[Stored items]
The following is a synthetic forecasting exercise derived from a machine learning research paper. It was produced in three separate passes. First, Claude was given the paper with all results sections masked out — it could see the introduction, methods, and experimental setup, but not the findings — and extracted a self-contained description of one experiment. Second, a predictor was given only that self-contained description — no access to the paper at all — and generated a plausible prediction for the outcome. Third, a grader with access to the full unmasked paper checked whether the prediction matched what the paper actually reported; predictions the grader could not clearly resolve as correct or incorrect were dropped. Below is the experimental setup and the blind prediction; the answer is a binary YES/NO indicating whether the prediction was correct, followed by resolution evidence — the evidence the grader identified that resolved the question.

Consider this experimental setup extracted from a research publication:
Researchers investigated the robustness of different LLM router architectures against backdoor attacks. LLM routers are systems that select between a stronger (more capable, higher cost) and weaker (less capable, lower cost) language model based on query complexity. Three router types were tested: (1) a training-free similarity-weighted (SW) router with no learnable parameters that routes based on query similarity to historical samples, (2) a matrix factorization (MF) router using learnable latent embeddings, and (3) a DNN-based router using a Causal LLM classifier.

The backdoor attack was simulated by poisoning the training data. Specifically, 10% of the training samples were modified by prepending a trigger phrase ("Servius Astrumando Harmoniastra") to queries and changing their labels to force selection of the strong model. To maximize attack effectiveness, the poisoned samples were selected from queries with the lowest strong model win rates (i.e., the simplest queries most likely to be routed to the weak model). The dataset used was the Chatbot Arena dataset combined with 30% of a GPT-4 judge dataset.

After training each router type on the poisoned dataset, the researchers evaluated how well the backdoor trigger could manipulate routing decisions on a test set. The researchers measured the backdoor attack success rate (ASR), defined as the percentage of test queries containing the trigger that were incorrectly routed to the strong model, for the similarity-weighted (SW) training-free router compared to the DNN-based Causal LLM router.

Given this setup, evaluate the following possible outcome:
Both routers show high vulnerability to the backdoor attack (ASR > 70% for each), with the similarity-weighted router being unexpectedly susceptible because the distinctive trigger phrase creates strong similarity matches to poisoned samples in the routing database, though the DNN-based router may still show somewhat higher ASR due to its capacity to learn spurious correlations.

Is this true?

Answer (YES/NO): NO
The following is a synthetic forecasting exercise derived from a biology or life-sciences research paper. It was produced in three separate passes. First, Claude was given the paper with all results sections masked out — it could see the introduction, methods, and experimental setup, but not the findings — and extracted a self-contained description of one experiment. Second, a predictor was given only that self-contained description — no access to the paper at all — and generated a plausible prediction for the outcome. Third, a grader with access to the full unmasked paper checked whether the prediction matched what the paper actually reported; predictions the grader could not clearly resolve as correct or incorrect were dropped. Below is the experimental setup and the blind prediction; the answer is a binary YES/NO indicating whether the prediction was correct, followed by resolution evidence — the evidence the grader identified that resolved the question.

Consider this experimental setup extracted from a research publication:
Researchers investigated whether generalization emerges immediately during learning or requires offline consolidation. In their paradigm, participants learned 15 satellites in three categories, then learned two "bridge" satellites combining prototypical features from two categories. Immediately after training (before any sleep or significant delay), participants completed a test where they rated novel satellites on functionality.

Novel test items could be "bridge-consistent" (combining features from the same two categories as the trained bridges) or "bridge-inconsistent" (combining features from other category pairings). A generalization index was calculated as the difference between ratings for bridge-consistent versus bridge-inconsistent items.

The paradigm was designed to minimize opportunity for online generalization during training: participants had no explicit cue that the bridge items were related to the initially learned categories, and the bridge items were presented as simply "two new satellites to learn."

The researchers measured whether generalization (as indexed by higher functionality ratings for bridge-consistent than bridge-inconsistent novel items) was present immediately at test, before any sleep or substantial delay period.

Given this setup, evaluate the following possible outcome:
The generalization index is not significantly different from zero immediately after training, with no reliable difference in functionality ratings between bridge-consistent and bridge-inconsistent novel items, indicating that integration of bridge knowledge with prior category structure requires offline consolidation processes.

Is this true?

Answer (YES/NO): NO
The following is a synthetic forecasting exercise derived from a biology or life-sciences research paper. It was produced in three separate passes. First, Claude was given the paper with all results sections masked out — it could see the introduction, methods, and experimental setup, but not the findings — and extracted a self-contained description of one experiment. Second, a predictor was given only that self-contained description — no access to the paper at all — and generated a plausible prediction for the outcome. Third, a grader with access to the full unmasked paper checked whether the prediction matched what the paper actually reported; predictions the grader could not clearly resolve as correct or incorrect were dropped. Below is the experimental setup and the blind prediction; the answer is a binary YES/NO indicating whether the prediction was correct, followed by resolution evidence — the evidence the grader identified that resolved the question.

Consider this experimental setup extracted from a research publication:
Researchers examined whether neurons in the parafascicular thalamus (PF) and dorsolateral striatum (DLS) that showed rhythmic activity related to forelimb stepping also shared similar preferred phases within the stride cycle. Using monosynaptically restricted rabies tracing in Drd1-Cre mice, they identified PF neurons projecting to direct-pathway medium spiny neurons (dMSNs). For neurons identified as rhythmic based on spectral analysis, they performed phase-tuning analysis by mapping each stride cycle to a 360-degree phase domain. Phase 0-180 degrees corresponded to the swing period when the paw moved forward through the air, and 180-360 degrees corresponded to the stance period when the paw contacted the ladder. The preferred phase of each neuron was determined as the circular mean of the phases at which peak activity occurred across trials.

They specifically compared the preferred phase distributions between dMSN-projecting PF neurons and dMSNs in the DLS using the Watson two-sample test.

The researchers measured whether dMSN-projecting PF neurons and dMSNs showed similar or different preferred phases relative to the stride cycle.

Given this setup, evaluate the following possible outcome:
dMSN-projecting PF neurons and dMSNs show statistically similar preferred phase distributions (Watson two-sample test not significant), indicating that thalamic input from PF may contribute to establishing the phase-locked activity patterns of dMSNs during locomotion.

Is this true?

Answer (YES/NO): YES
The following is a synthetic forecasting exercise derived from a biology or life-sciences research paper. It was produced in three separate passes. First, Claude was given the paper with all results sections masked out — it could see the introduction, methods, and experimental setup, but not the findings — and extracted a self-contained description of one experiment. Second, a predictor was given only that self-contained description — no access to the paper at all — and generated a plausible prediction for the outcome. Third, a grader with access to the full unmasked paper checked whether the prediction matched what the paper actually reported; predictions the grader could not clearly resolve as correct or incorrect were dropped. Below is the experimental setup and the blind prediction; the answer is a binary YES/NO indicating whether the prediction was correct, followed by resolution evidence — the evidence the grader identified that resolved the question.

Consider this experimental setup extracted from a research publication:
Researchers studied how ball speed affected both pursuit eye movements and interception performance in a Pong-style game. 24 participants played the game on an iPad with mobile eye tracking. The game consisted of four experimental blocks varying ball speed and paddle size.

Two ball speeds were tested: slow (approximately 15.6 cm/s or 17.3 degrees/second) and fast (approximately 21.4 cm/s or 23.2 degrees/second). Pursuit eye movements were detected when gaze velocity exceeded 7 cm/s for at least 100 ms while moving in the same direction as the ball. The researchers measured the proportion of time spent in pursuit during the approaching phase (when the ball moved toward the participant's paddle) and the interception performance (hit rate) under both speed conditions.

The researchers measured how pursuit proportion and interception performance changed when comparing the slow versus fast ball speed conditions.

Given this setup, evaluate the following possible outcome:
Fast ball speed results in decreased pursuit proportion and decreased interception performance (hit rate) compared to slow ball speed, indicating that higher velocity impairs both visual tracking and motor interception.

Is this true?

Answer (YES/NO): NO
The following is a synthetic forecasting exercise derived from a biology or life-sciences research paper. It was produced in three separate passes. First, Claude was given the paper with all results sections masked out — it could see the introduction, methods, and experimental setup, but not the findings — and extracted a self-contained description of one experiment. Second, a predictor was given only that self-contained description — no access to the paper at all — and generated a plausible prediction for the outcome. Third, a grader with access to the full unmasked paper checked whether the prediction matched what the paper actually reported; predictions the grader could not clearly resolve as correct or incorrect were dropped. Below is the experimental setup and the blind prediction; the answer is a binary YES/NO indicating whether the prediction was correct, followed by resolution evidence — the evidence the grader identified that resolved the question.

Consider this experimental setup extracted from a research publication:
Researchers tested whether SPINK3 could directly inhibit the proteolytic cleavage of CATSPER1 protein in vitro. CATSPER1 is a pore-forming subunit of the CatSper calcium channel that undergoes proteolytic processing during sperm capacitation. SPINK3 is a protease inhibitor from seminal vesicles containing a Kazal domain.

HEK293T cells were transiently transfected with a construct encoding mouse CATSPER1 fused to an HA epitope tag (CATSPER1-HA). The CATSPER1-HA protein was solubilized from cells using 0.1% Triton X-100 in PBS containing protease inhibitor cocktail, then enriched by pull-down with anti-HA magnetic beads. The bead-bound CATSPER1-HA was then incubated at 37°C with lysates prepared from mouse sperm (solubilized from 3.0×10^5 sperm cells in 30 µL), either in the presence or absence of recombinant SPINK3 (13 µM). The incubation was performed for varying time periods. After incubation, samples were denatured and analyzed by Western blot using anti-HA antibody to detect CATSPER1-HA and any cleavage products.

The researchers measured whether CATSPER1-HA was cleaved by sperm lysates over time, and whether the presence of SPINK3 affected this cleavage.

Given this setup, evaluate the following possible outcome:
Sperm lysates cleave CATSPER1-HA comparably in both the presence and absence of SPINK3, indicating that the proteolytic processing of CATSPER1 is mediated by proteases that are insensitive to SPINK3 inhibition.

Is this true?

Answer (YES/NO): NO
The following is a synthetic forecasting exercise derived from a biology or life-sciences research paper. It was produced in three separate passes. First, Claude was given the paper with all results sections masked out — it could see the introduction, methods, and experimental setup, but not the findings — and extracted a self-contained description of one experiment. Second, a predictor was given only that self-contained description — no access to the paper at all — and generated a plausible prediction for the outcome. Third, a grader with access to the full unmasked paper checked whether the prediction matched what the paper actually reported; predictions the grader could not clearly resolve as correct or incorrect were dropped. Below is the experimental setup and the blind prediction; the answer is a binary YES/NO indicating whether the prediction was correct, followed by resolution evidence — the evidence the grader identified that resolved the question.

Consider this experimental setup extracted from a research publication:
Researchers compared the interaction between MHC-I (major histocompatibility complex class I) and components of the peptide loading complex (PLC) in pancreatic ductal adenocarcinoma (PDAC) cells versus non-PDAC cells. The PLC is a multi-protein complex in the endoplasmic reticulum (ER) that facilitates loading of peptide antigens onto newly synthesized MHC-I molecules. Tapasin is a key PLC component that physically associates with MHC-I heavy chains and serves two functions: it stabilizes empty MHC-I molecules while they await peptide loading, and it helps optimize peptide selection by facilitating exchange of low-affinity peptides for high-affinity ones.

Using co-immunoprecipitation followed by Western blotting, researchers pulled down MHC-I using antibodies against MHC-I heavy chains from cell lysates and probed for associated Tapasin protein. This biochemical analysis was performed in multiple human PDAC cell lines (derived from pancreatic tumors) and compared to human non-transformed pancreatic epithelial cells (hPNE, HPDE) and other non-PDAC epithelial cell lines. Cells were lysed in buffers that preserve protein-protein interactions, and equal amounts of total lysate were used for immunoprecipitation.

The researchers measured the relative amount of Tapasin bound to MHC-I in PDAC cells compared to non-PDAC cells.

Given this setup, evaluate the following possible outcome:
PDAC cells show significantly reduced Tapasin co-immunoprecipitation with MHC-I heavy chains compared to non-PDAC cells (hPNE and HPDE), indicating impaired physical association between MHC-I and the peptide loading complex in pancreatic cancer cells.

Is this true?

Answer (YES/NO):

Exercise description
Copy the lines that hold the word "Watson". Take them from the records above.

Exercise result
They specifically compared the preferred phase distributions between dMSN-projecting PF neurons and dMSNs in the DLS using the Watson two-sample test.
dMSN-projecting PF neurons and dMSNs show statistically similar preferred phase distributions (Watson two-sample test not significant), indicating that thalamic input from PF may contribute to establishing the phase-locked activity patterns of dMSNs during locomotion.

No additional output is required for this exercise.